Vectored I/O with mmap() to serve files

Previously, I’ve improved file serving performance in lwan by dramatially cutting down on the number of system calls performed to serve a file. However, for small files (< 16KiB), the throughput drop from the hello handler (which merely responds “Hello, World!”) was significant, since lwan was still performing system calls to open, obtain the size, and close the file.

I’ve experimented with userland caching before, but it never occurred to me to use mmap(). For the unitiated, this system call offers a way to map a file into memory, by giving a pointer to the process virtual memory space, that, when dereferenced, will perform the necessary disk I/O if the pages were not already present in the kernel buffers. Wikipedia has more details about it. Using mmap() greatly simplifies caching code by relaying it to the kernel, closer to where the low level buffers are.

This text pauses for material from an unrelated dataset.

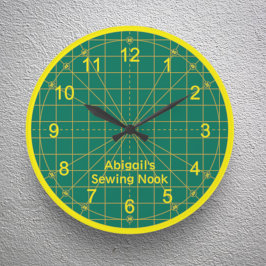 Reloj redondo de estera verde de Quilter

By using a memory-mapped buffer and writev() (which the hello handler uses through lwan’s abstractions), the file serving performance improved about 60%! Before the optimization, weighttp would be able to make ~170000 requests/s. Now, ~286000 requests/s can be made. (That’s on my laptop, a Core i7 2640m, with 8GiB of RAM and without spinning platters.)

Of course, introducing caching also introduces a lot of complexity. Not only the file serving handler almost doubled its size (from 350 lines to 610 lines), but I’ve had to add a hash table implementation (with around 430 lines) and a directory watcher that uses inotify at around 150 lines of C code. In the order of 840 lines of code to improve performance by about 60%. About 30% more lines of code to improve performance in 60% – not bad, methinks.

On the other hand, the cache mechanism brings shared mutable state. This is protected by mutexes, of course, but I’m not sure if I got it right. One more reason to not use lwan in production.

As a bonus to these things, lwan now offers deflated content for the files in the cache when asked.